### WHAT IS EXPECTED
Please gather every line below that contains the word "found" and copy each of those lines in full.
─── RECORDS FOR PROCESSING ───
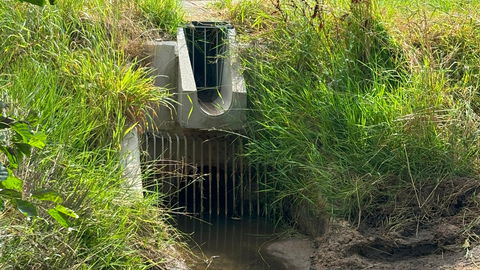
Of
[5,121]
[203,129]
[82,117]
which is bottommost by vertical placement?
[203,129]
───
─── RECORDS FOR PROCESSING ───
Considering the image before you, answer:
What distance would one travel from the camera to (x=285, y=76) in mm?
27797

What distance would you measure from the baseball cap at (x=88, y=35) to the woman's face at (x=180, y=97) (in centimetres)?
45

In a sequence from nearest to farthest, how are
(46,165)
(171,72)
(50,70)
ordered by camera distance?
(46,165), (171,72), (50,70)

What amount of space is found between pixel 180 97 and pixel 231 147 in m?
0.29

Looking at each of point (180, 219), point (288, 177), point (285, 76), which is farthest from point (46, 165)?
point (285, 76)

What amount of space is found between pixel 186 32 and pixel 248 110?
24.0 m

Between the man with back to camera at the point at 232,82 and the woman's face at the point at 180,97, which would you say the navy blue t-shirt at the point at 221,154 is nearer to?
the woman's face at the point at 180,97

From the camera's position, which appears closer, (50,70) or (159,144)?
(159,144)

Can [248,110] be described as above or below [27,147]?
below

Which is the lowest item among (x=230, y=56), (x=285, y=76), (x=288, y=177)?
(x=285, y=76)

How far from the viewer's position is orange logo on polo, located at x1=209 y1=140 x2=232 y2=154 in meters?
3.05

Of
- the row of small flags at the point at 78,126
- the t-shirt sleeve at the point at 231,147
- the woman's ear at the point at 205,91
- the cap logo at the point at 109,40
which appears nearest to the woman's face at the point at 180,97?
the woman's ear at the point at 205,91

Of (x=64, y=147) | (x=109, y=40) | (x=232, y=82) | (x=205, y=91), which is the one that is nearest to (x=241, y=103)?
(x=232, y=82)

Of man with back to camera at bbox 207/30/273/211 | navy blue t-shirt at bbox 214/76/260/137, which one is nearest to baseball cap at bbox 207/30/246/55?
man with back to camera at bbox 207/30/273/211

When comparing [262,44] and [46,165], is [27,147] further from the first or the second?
───
─── RECORDS FOR PROCESSING ───
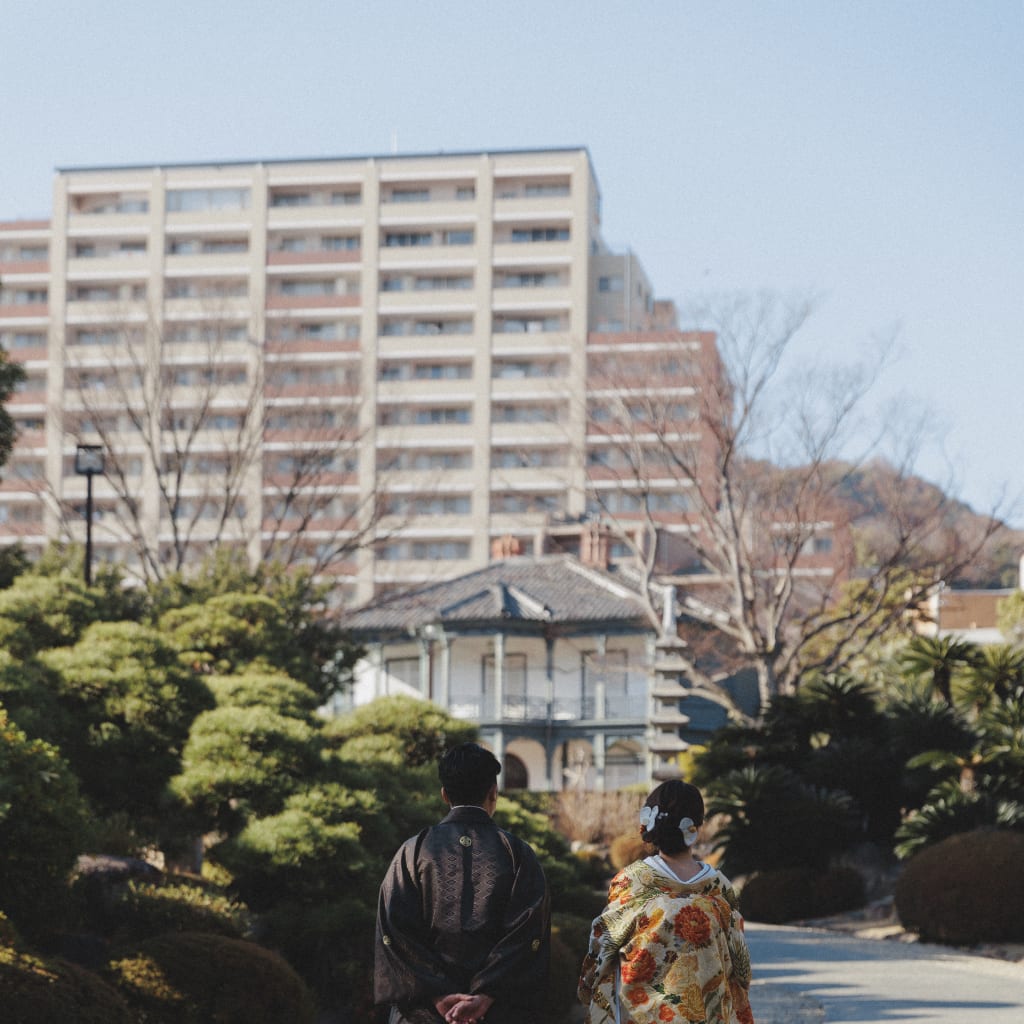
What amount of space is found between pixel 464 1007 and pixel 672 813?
───
### IN RESPONSE
What amount of space is found between pixel 180 97 and pixel 231 147 in m?
What amount of space is found between pixel 186 32 and pixel 248 110?
What amount of space is found between pixel 464 1007 and pixel 672 813?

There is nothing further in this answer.